En dépit des frais qu’entraînait ce double transbordement, les services rendus par le canal de la Stecknitz furent si appréciés que l’on voulut, au bout d’un siècle et demi, le doubler d’une nouvelle coupure, qui établirait une communication plus courte entre Lübeck et sa jeune rivale, Hambourg, dont la puissance grandissait rapidement. Mais l’Allemagne entrait alors dans la longue période de troubles religieux et politiques qui a retardé presque jusqu’à nos jours le développement de ses industries. Le canal Alster-Beste (du nom des deux affluens de l’Elbe et de la Trave qu’il reliait) ne fut jamais achevé, non plus du reste que les trois canaux dont les rois de Danemark Christian III et Christian IV avaient arrêté les tracés dans le Schleswig du Nord, au XVIe et au XVIIe siècle.

Aussi, en creusant de l’Eider à la baie de Kiel, il y a quelque cent dix ans, une route de navigation accessible à la plus grande partie des bâtimens de mer employés alors, le gouvernement danois rendait-il au commerce du nord de l’Europe un service signalé. Pour en célébrer le bienfait, un concert de louanges s’éleva dans toute l’Allemagne. Eloges mérités, certes ; car, pour concevoir et achever un dessein si préjudiciable aux intérêts du Danemark lui-même, il avait fallu au roi Christian et au prince Frédéric, avec une rare élévation d’esprit, une constance plus rare encore et surtout un effort soutenu d’impartialité politique. Tout ce qui allait passer par le nouveau canal n’était-il pas en effet perdu pour les Belt et pour le Sund ? Outre qu’il était douteux que les finances de l’État pussent recouvrer du côté de l’Eider, par le rendement du capital engagé, ce qui leur manquerait du côté des détroits, les ports exclusivement danois, Elseneur, Odensée, Nyborg, Frédéricia, faisaient entendre de vives plaintes.

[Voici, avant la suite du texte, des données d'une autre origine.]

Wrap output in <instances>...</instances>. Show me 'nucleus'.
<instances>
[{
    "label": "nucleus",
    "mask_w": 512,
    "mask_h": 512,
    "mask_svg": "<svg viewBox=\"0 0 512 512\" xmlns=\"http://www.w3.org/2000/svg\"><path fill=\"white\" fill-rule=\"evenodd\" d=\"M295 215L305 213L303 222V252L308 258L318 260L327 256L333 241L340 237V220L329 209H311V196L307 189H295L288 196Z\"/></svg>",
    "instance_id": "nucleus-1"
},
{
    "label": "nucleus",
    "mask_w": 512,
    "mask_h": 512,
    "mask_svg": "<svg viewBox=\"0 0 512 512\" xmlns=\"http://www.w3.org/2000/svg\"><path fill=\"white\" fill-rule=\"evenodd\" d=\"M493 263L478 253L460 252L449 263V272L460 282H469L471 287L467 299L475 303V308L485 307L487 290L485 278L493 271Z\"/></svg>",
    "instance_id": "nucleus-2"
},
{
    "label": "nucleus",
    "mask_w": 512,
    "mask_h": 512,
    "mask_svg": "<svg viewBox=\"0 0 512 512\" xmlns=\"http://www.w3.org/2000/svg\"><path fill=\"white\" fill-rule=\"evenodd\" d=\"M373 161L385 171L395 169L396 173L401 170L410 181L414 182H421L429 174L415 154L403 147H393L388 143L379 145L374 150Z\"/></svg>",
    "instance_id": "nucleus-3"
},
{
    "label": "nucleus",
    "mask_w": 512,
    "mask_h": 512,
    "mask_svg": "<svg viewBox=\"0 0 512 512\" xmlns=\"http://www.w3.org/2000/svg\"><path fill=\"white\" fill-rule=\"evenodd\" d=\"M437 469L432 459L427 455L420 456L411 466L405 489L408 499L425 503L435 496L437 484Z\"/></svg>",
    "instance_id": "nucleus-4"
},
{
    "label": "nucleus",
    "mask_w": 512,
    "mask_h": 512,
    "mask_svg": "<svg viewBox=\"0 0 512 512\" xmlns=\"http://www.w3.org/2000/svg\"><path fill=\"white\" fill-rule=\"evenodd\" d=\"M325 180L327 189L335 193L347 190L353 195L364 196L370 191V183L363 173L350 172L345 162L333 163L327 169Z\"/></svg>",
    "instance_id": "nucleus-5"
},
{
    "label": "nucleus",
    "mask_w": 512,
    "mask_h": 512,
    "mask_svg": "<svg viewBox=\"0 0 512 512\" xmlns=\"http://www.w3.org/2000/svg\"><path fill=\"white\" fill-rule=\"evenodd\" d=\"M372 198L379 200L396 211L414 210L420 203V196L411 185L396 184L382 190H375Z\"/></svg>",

Mais Christian et Frédéric considéraient comme un devoir étroit de tenir la balance égale entre les deux parties de la monarchie, entre l’archipel, de langue Scandinave, et les duchés de la péninsule Cimbrique, dont la population appartenait en majorité à la langue tudesque. Au reste, le temps n’était pas encore arrivé où les agens de certaine puissance intéressée à semer la division découvriraient aux sujets allemands de la maison de Holstein que celle-ci négligeait leurs intérêts. En fait, pendant soixante années, le canal de l’Eider suffit aux besoins du commerce de la Baltique et fut pour la région qu’il traversait la source de revenus considérables.